Quality is an accumulation of subsequent right decisions.
This chain of events leads to a great product. If one part is broken, a feature might only work part of the time. Or a software is slow. Or data is processed wrong.
Overall quality depends on the quality of the parts.
Good project teams set a quality standard and adhere to it. This is where our “Definition of done” comes in. Done is when it works. After it is tested. After internal quality was checked.
I wasted quite a bit of time attending meetings to “Determine the DOD”.
Quality is something that cannot be the average of a group. People have different standards of what they accept as the bare minimum. If you ever ate in a cheap fast food shack, you know what I mean.
What does this mean for software teams?
Setting a high quality bar should be the responsibility of the tech lead. Other team members can suggest “upping” the quality. But they can never dial the quality down.
This is not a democratic meeting where everyone adds their thoughts. Not something where we pick cards and then find a conclusion in a team. Apart from coming to a mediocre solution, it wastes everyone’s time.
A DOD meeting is a teaching session.
Let’s say we start a new project. The most senior person sets the quality standard. Then adhere’s themselves to it and produces examples that can be copied. A meeting can then be held to teach new members what quality is.
A DOD is a good checklist. Every code review involves this checklist. When the PM or the QA person tests a feature, they can cross-check if everything is done accordingly.
Usually this includes:
- Was it programmed?
- Does the code stick to our linting standards and is it readable?

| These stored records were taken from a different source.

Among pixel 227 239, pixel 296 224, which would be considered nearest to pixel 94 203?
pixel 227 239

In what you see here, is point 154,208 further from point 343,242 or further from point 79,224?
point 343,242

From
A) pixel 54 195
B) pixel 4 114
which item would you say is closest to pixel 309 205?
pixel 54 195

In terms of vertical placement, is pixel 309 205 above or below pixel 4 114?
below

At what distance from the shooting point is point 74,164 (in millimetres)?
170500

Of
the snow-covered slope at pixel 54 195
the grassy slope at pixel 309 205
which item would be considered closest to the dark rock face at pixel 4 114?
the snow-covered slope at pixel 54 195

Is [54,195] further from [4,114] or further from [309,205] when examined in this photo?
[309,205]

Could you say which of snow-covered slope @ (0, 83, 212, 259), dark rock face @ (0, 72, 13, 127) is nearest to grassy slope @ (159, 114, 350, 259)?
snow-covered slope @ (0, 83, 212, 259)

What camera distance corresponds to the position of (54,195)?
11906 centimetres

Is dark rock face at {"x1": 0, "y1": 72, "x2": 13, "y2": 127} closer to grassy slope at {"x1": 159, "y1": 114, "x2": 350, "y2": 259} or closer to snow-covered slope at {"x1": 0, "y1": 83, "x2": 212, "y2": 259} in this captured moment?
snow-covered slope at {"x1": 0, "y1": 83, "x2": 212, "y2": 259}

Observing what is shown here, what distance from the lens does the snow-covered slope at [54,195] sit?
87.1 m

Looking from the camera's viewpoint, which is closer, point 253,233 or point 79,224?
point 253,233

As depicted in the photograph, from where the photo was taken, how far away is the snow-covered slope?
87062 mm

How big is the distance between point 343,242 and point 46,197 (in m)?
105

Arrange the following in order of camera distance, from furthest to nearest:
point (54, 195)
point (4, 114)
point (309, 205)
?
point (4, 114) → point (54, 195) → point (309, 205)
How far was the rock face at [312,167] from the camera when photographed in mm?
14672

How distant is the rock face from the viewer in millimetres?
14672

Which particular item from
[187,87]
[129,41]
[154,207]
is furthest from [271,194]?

- Were all documented business requirements observed (test cases observed)?
- Were all other guidelines observed?
“Qualtity is non-negotiable” is bullshit. People (or AIs) writing this have never faced reality. It is always negotiable. It’s just important to know when it’s compromised, and how.
Best intentions can change if
- The investor demo needs to be done to ensure funding
- A feature needs to get out to meet compliance
- Hotfix was demanded by management
I asked my product owner friend Lasse about this:
We are building an MVP and speed > quality. Now having to rigorously involve the DoD every time is a luxury we don’t have :D
Speed is more important than quality especially when a feature is built that nobody uses.
Like everything in life, it is. That’s why the most senior person should define it. If we compromise quality to increase speed: this should be done consciously.
That’s why we need a good checklist. If we say we don’t check one item: then we at least know.
Being conscious about quality also means to sometimes only sacrifice it consciously.